Para contrastar, eis alguns exemplos de má documentação. Dizer
decide se x está em v[0..n-1]
é um tanto vago; dizer
decide se x está no vetor v
é muito vago; dizer
decide se um número está em um vetor
é absurdamente vago.
Eis uma função acompanhada de documentação perfeita:
/* Recebe x, v e n >= 0 e devolve j * tal que 0 <= j < n e v[j] == x. * Se tal j não existe então devolve n. *************************************/ int onde (int x, int v[], int n) { int j = 0; while (j < n && v[j] != x) j += 1; return j; }
int compmax (int a[], int n) { int i, k, max = 1; i = 0; for (k = 1; k <= n; k++) if (k == n || a[k] != a[i]) { if (max < k-i) max = k-i; i = k; } return max; }
A documentação abaixo está correta?
/* a função recebe um vetor a[0..n-1] e devolve * o comprimento de um segmento horizontal máximo do vetor *********************************************************/
A seguinte documentação está correta?
/* a função recebe um vetor crescente a[0..n-1] com n >= 1 * e devolve o comprimento de um segmento horizontal máximo * do vetor *********************************************************/
Existem várias ferramentas sofisticadas que permitem uma excelente integração de código com documentação. Veja minha página sobre literate programming e CWEB. Eis alguns exemplos de programas escritos em CWEB: mdp, isort. [Software para ler arquivos .pdf]

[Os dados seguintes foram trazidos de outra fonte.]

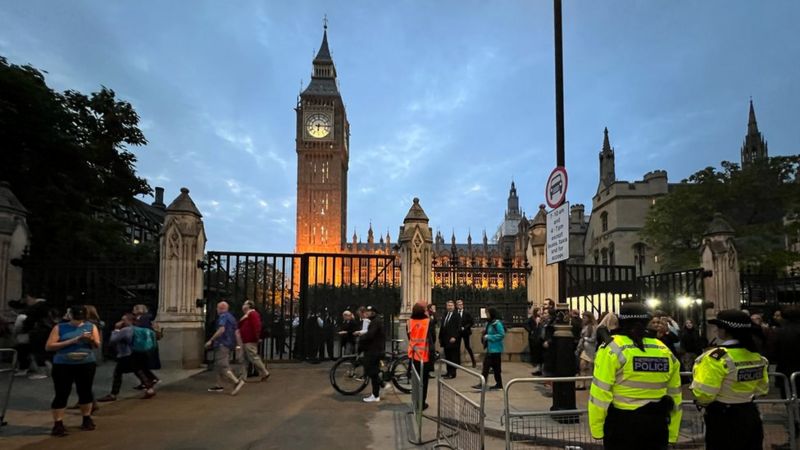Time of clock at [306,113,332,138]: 6:15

O corpo de muitas funções consiste em um processo iterativo (um for ou um while). Nesses casos, depois de dizer o que a função faz, você pode enriquecer a documentação dizendo quais as invariantes do processo iterativo. Uma invariante é uma relação entre os valores das variáveis que
vale no início de cada iteração e não se altera de uma iteração para outra.
Essas relações invariantes explicam o funcionamento do processo iterativo e permitem provar, por indução, que ele tem o efeito desejado.

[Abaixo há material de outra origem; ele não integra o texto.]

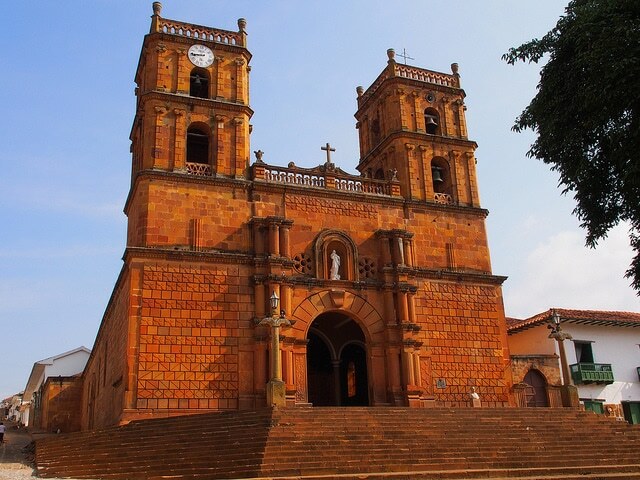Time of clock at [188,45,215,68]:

Eis um exemplo. A função max recebe um número n ≥ 1 e um vetor v e devolve o valor de um elemento máximo de v[0..n-1]:
int
max (int n, int v[])
{
int j, x = v[0];
for (j = 1; j < n; j++)
/* neste ponto, x é um elemento máximo de v[0..j-1] */
if (x < v[j]) x = v[j];
return x;
}
Outro exemplo: a função compmax recebe um vetor a[0..n-1] e devolve o comprimento de um segmento horizontal (veja exercício acima) máximo do vetor:
int compmax (int a[], int n) { int i, k, max = 1; i = 0; for (k = 1; k <= n; k += 1) /* neste ponto, max é o comprimento de * um segmento horizontal máximo de a[0..i-1] * e a[i..k-1] é um segmento horizontal *******************************************/ if (k == n || a[k] != a[i]) { if (max < k-i) max = k-i; i = k; } return max; }
Vários exemplos de prova de correção de algoritmos baseada em invariantes aparecem, por exemplo, nas páginas dedicadas à busca binária, à ordenação, ao mergesort, ao heapsort, ao quicksort.
(O conceito de invariante é análogo ao que existe na Física. Albert Einstein era particulamente habilidoso em descobrir invariantes — como a velocidade da luz, por exemplo.)